I always sketch in grayscale. That goes for anything, tats, clothes, skins. It's easier to color your work later. This way all the shading translates with your recolor. I'm using a 70% gray for my snake lines. In this step I'm just stroking the path I outlined and letting the program simulate pen pressure. I like to do that because it helps me sort out my light source and shadows a little easier.




Step 3

I copied my path and moved it over, correcting some of the jogs and repositioning the head lines to close up the shape.





Step 4

I've filled in some of the detail. The sketch is still rough, but the lights and shadow areas are sorted out, as well as position and the rough details of scales and body mottling. Some notes about light and shadows: in tattoo artistry, white is almost never used.

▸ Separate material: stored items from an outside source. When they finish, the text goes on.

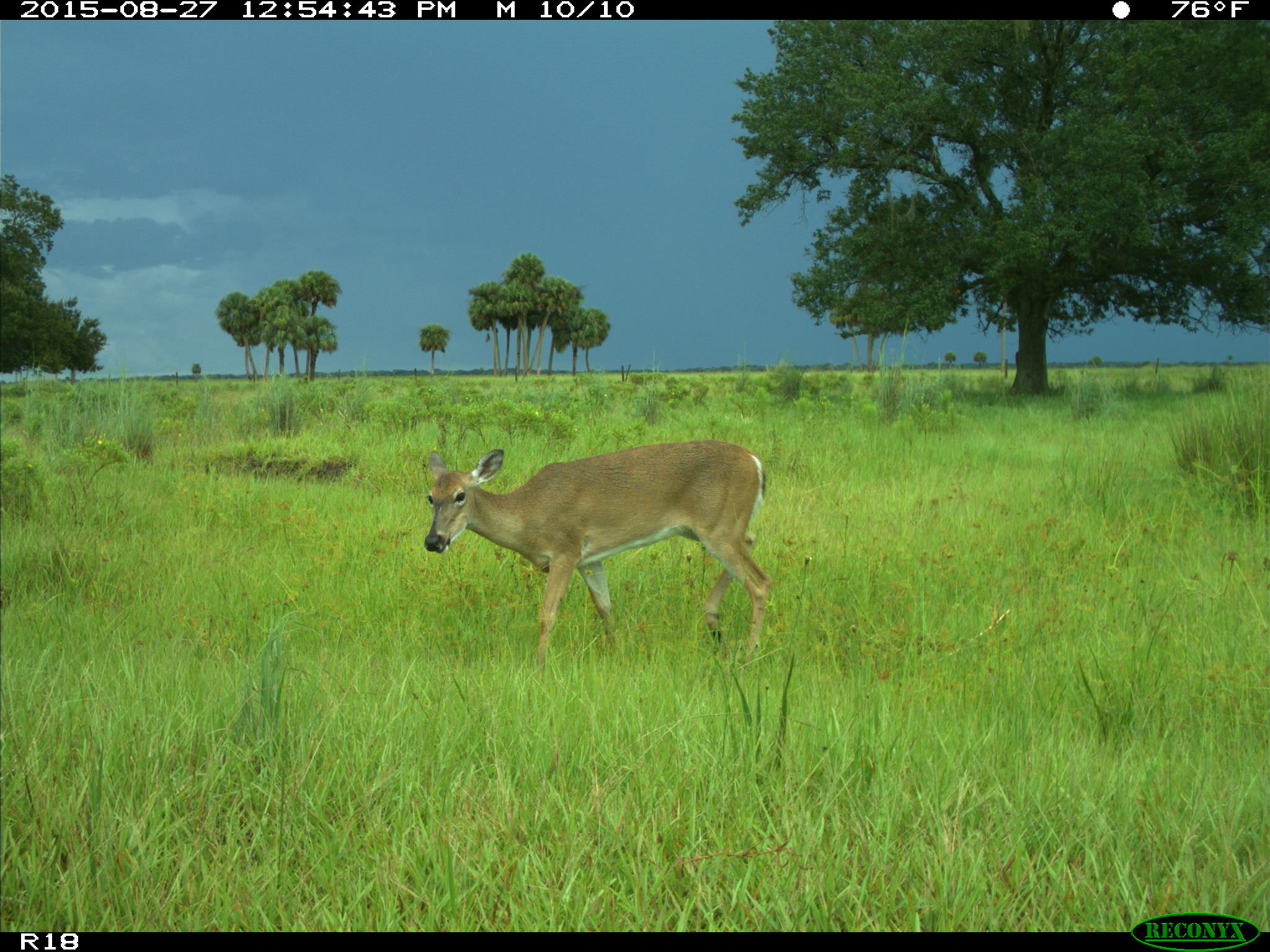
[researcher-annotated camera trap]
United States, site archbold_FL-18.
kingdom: Animalia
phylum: Chordata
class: Mammalia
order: Artiodactyla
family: Cervidae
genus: Odocoileus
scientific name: Odocoileus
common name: deer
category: unidentified deer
Unidentified deer (deer) (Odocoileus).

Highlights are usually accomplished by using the base skin tone, or yellows, oranges and reds.

Since my snake is going to be green, I'm going to make sure my "lights" are just the base skin tone showing through with a little yellow to bump it up.





Step 5

Since my snake it going to end up green, I wanted to move my base to a sepia tone. (I saved the gray version out though, never know when I might want a blue or a red snake!)Brown will blend into the skin a little better than gray, and I can color burn and dodge to bring out the shading. To reinforce the details I just used the dropper to color match and retraced the hard lines (like the belly design and snake outline) after the color adjustment. Also, I hate the scribble scales so in the next pic you'll see I went back and actually took the time to draw some scales.





Step 6

Snake's done. Notice that I've color burned to deepen all the shadows, and really pick up the scale details. Then I took a smaller brush and highlighted those areas I really wanted the light to hit. Now for the head...




Step 7

The human-outline head is done and I've started to color it. I chose an analogous green color scheme (several shades of green) with van dyke brown and a muted red (like oxblood) for the tongue. This is sort of where you decide if this is a new tattoo, or if it's going to be something you've worn awhile. Colors mute out fairly quickly with tattoos, it doesn't take long to lose all but some red, blue and black pigments, and they'll all fade out heavily. A black tattoo will end up looking almost blue gray. Since the tattoo in the book was described as still being rather brilliant green, I decided to keep the palette fairly bright. Remember that the 'brightest' parts should be your skin.




Step 8

This was the fun part - coloring in. Just like a kids coloring book, paint in the lines!